Les jeux à gratter, c’est un peu le cadeau passe-partout qu’on glisse sous le sapin ou dans une enveloppe. À Bourg-en-Bresse, les buralistes voient débarquer des clients à la recherche de ces tickets qui font rêver. Mais si les ventes reprennent un peu avec Noël et le Nouvel An, tout le monde n’est pas à la fête ici dans un reportage du Progrès.
Pendant que les familles déballent leurs cadeaux au pied du sapin, quelques bureaux de tabac de Bourg-en-Bresse gardent leurs portes ouvertes.

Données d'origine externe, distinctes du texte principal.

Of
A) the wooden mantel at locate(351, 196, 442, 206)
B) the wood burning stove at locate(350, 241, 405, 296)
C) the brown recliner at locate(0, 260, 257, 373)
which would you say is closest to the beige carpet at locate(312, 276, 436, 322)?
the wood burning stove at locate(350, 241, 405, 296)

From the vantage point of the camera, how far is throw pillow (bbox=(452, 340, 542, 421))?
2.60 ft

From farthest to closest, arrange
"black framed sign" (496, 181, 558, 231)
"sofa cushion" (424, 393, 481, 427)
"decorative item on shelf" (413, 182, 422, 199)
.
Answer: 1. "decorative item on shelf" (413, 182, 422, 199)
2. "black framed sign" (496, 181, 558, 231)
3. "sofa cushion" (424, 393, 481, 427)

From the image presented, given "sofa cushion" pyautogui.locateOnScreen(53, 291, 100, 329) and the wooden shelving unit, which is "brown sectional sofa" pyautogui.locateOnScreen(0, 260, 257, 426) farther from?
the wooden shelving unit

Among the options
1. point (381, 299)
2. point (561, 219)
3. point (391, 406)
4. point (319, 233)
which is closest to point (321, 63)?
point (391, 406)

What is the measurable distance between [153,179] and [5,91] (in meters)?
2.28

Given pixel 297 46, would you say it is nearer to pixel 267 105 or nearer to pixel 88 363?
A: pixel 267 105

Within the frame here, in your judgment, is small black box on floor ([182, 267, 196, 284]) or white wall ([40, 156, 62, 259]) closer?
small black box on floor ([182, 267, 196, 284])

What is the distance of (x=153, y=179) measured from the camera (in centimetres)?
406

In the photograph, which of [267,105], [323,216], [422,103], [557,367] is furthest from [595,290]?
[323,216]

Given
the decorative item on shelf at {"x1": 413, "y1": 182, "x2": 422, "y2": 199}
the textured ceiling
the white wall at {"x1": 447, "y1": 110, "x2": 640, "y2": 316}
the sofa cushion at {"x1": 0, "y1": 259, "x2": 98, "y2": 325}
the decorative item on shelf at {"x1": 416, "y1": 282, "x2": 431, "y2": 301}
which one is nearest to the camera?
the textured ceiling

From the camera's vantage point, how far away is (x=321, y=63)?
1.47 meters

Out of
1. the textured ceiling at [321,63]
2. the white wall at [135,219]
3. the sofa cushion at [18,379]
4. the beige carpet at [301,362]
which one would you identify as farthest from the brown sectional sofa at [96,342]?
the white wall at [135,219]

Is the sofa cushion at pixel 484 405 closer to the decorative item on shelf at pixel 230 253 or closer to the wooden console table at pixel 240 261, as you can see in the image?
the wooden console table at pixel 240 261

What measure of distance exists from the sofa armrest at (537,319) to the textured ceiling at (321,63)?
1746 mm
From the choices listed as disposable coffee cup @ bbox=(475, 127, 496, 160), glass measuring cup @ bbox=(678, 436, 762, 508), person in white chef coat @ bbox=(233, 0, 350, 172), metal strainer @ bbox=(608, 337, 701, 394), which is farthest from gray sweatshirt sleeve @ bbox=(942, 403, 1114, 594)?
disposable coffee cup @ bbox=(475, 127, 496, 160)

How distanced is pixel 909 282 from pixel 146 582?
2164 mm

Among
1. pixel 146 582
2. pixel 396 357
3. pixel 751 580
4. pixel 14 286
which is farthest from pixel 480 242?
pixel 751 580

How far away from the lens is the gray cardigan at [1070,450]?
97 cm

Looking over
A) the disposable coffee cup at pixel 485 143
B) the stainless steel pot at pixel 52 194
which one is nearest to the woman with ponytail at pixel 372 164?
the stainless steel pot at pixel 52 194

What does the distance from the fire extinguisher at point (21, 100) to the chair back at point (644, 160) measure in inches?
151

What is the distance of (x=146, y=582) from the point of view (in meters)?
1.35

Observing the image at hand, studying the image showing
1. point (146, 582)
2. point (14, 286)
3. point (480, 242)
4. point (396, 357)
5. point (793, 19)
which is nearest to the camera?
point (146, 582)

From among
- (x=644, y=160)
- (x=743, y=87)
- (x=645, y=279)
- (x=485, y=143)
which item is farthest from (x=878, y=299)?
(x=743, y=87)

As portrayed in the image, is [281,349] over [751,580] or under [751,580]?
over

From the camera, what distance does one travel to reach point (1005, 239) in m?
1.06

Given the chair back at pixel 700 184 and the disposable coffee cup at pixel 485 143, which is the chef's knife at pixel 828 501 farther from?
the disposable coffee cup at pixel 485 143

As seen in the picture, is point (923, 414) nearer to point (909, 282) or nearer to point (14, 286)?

Une tradition qui n’a rien de joyeux pour les buralistes, mais qui révèle une réalité économique difficile. « Les gens espèrent un miracle de Noël avec les tickets à gratter, mais nous, on espère juste tenir jusqu’à la fin de l’année », confie le gérant d’un tabac situé à deux pas du centre-ville.
•• Avec la hausse des prix et la baisse des ventes de tabac – un recul de – 9 % en moyenne selon les chiffres de la Confédération des buralistes – beaucoup de commerces peinent à maintenir le cap. La vente de jeux à gratter, en revanche, explose pendant les fêtes : + 25 % en décembre 2023 par rapport au reste de l’année, d’après l’Autorité nationale des Jeux (ANJ). Et une augmentation du chiffre d’affaires de la Française des jeux (FDJ) de 6,7 % sur la dernière année.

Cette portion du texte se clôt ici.